___ Excerpted data

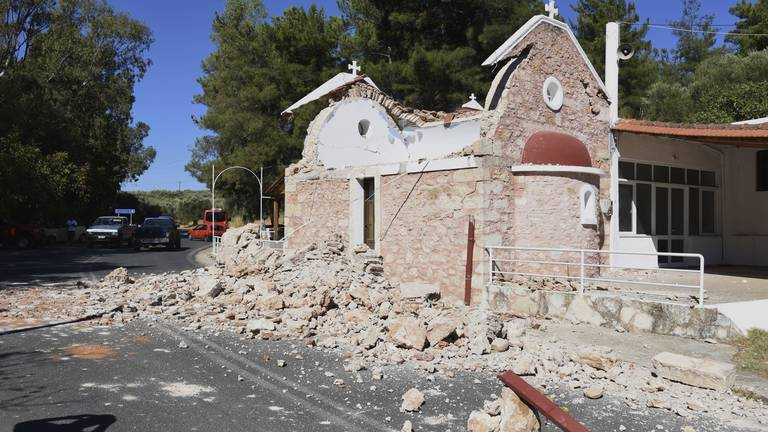 An image that illustrates this article Greece earthquake - in pictures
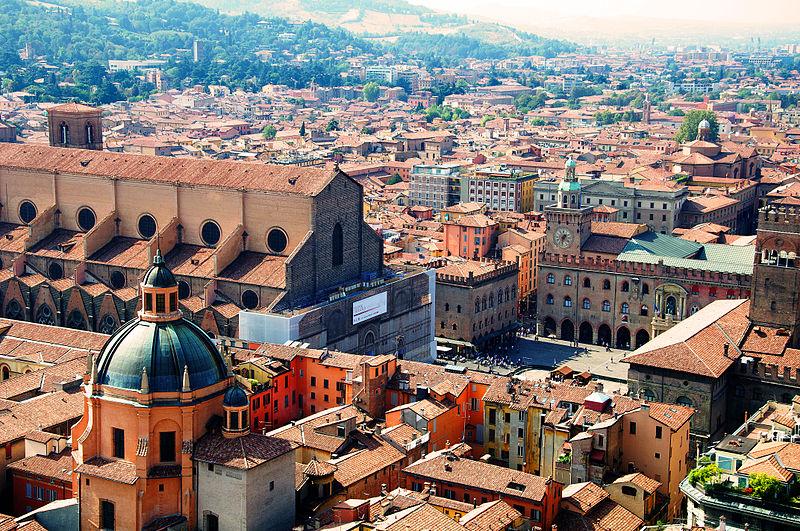 Bologna-é-uma-das-melhores-cidades-na-Itália-para-fazer-intercâmbio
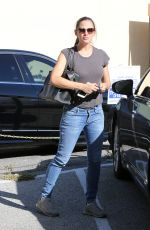 JENNIFER GARNER in Jeans Out in Santa Monica 10/11/2017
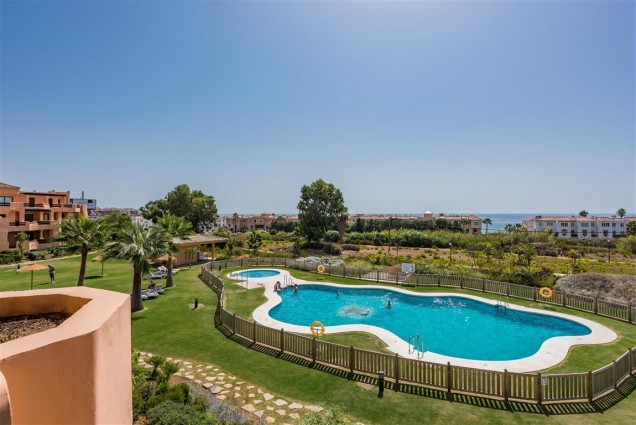 Casares Beach Apartment : Walking distance to beach and golf course, 189.000€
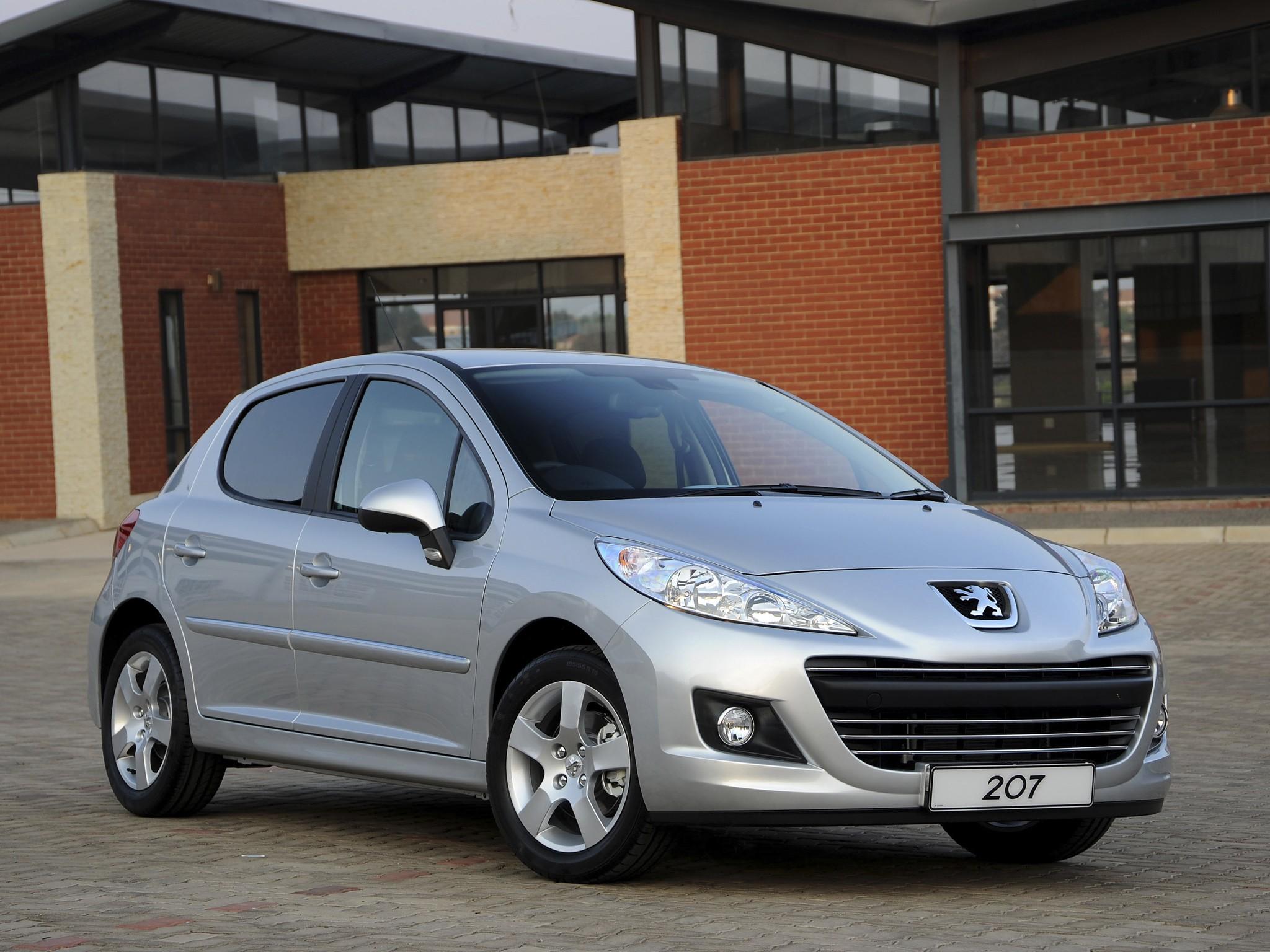 Нужно ли переводить селектор РКПП Peugeot 207  в положение N в пробках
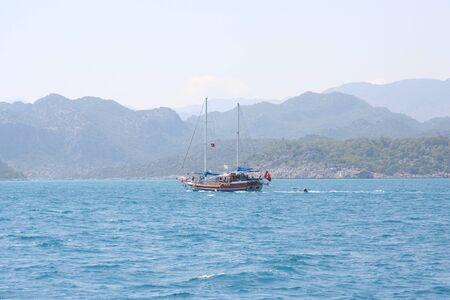 paisaje mediterraneo: Mediterráneo vista del paisaje mar de costa y las montañas
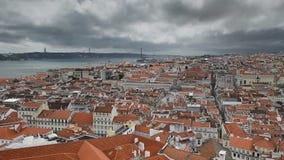 Vista panoramica della città e del Tago di Lisbona stock footage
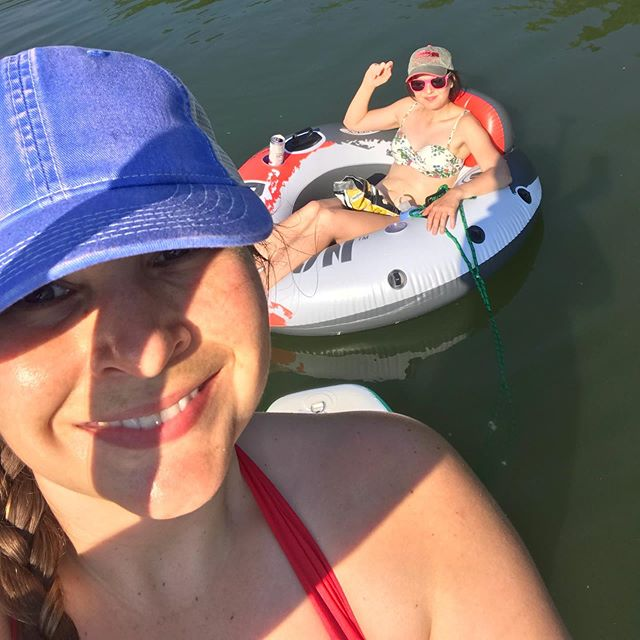 The only person I'd pull behind my paddle board.  The Blades sisters are resourceful. @blades91  #happyfriday #sistalove #lifeonthewater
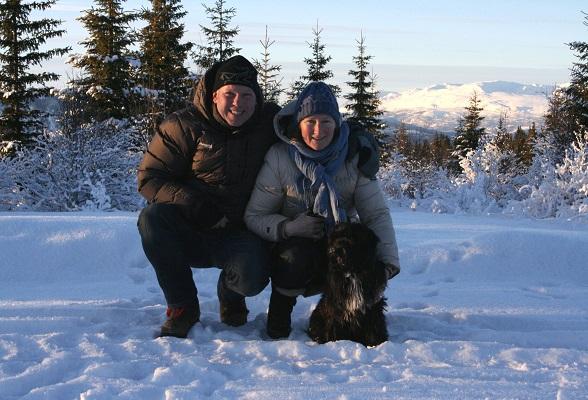 Rob en Betty, de eigenaren van Furulund Pensjonat in Noorwegen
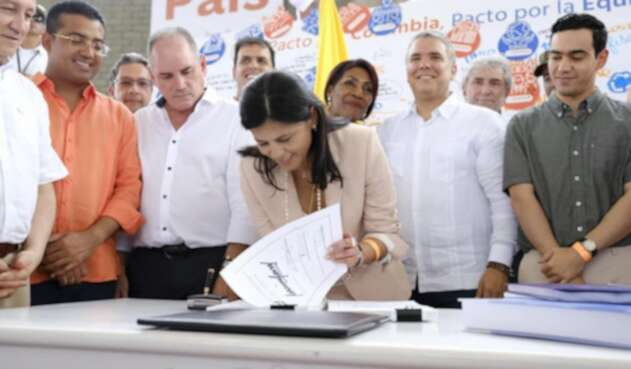 Gloria Alonso, directora del Departamento Nacional de Planeación, firmando el PND en Valledupar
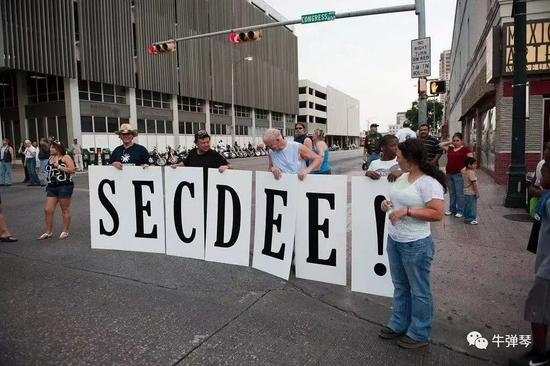 一些美国人呼吁分裂美国,分裂(SECEDE)还贴错了。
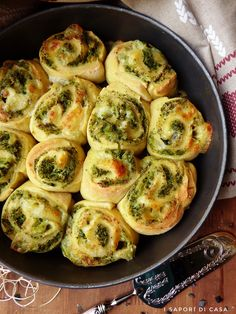 Ricotta, Strudel, Pizza Rustica, Brunch Recipes, Brunch Food, Appetizers For Party, Finger Foods, Italian Recipes, Broccoli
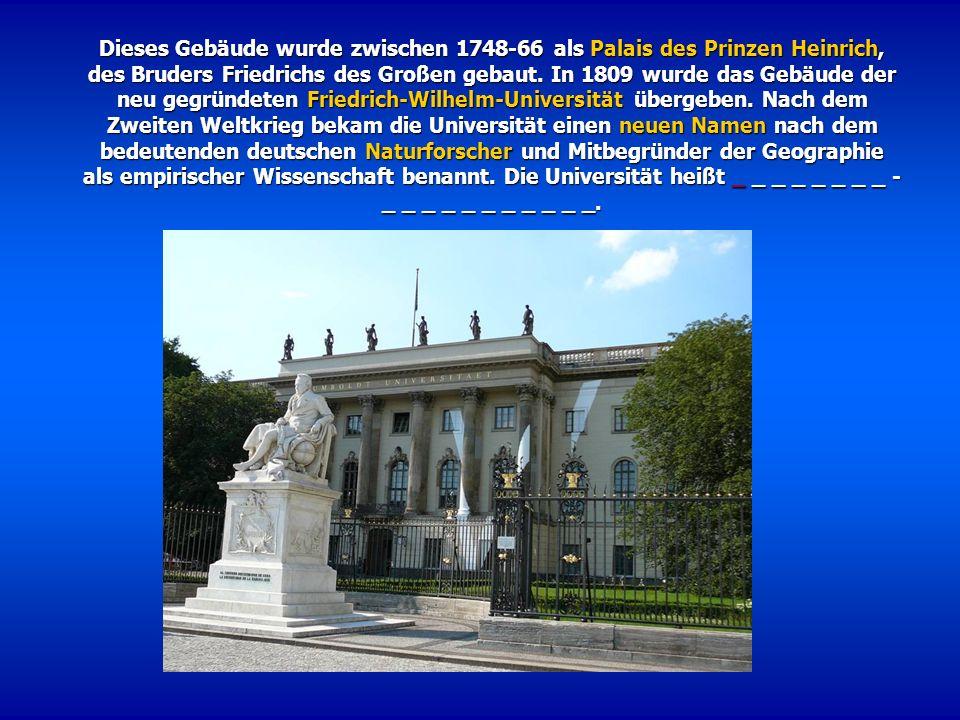 Dieses Gebäude wurde zwischen 1748-66 als Palais des Prinzen Heinrich, des Bruders Friedrichs des Großen gebaut. In 1809 wurde das Gebäude der neu geg
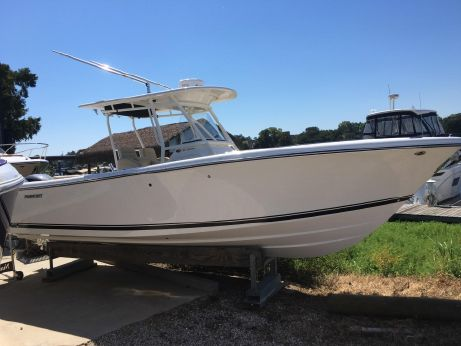 2017 Pursuit 280 Center Console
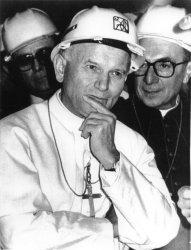 POPE JOHN PAUL II WEARING WHITE CONSTRUCTION HAT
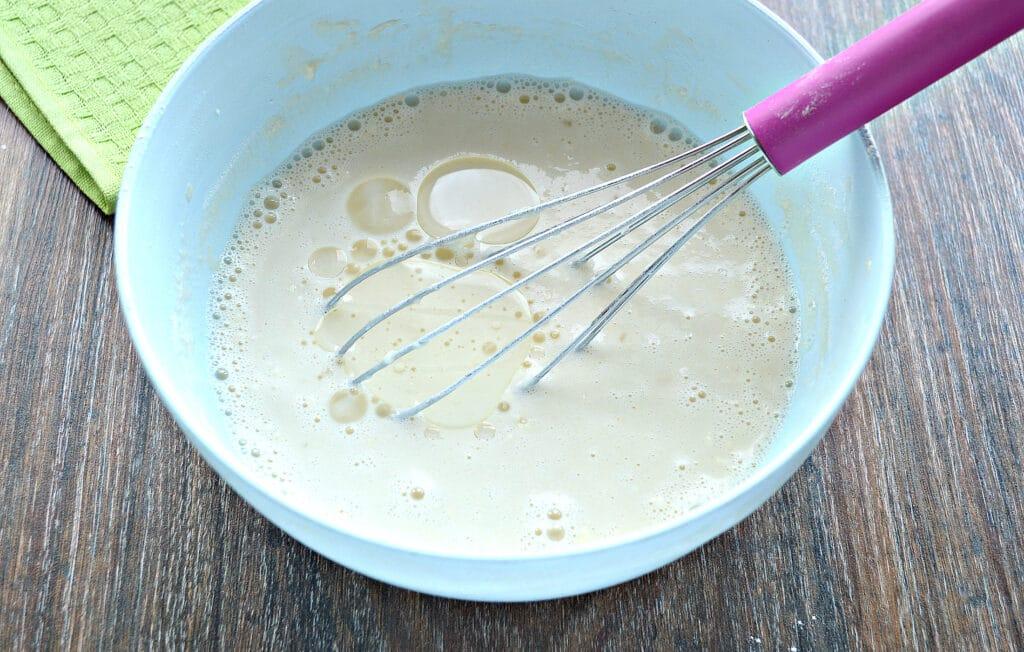 Фото рецепта - Блины на молоке и соде - шаг 5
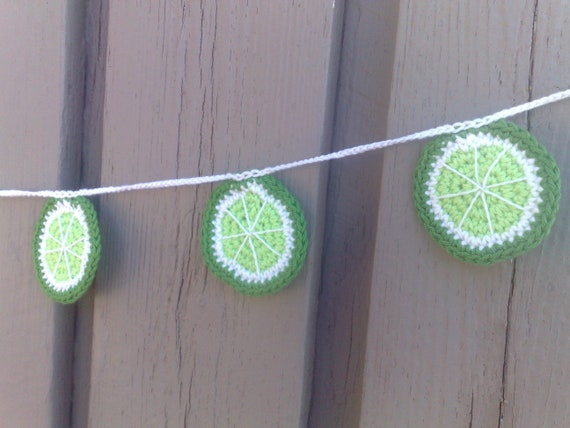 Crochet limes garland, lime bunting crochet, kitchen fruit décor, wall hangings, summer party decoration, nursery décor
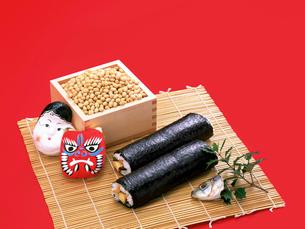 節分の豆と面と巻き寿司の写真素材 [FYI01594902]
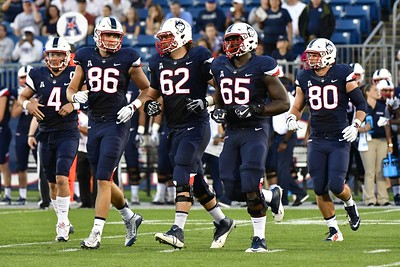 uconn-football-expecting-offensive-line-to-make-big-strides-in-upcoming-season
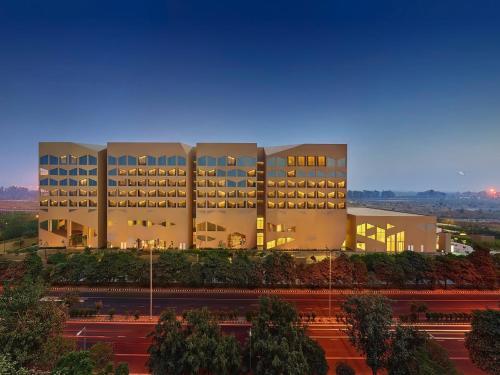 Отель Vivanta by Taj Dwarka New Delhi 5 звёзд Индия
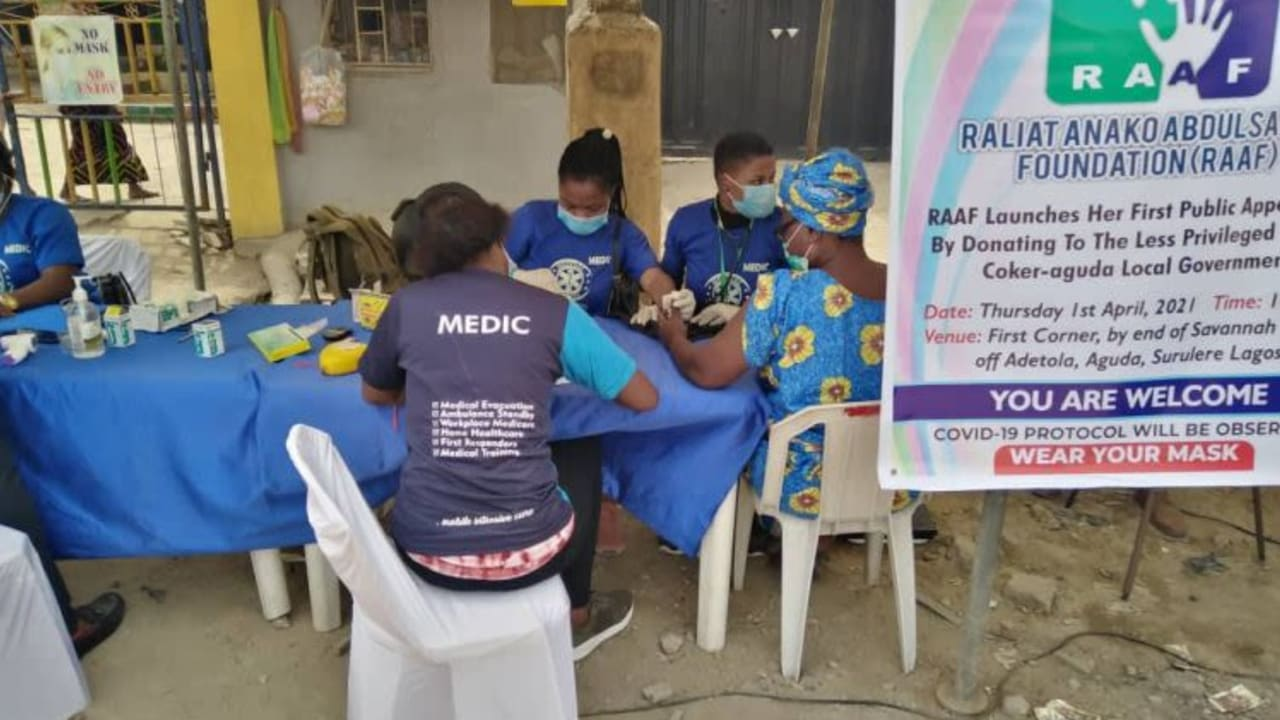 Foundation gives succour to 500 residents in Lagos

______

- _What this task involves_: Copy every entry exactly; drop the pictures.

- _Exercise result_:
 An image that illustrates this article Greece earthquake - in pictures
 Bologna-é-uma-das-melhores-cidades-na-Itália-para-fazer-intercâmbio
 JENNIFER GARNER in Jeans Out in Santa Monica 10/11/2017
 Casares Beach Apartment : Walking distance to beach and golf course, 189.000€
 Нужно ли переводить селектор РКПП Peugeot 207  в положение N в пробках
 paisaje mediterraneo: Mediterráneo vista del paisaje mar de costa y las montañas
 Vista panoramica della città e del Tago di Lisbona stock footage
 The only person I'd pull behind my paddle board.  The Blades sisters are resourceful. @blades91  #happyfriday #sistalove #lifeonthewater
 Rob en Betty, de eigenaren van Furulund Pensjonat in Noorwegen
 Gloria Alonso, directora del Departamento Nacional de Planeación, firmando el PND en Valledupar
 一些美国人呼吁分裂美国,分裂(SECEDE)还贴错了。
 Ricotta, Strudel, Pizza Rustica, Brunch Recipes, Brunch Food, Appetizers For Party, Finger Foods, Italian Recipes, Broccoli
 Dieses Gebäude wurde zwischen 1748-66 als Palais des Prinzen Heinrich, des Bruders Friedrichs des Großen gebaut. In 1809 wurde das Gebäude der neu geg
 2017 Pursuit 280 Center Console
 POPE JOHN PAUL II WEARING WHITE CONSTRUCTION HAT
 Фото рецепта - Блины на молоке и соде - шаг 5
 Crochet limes garland, lime bunting crochet, kitchen fruit décor, wall hangings, summer party decoration, nursery décor
 節分の豆と面と巻き寿司の写真素材 [FYI01594902]
 uconn-football-expecting-offensive-line-to-make-big-strides-in-upcoming-season
 Отель Vivanta by Taj Dwarka New Delhi 5 звёзд Индия
 Foundation gives succour to 500 residents in Lagos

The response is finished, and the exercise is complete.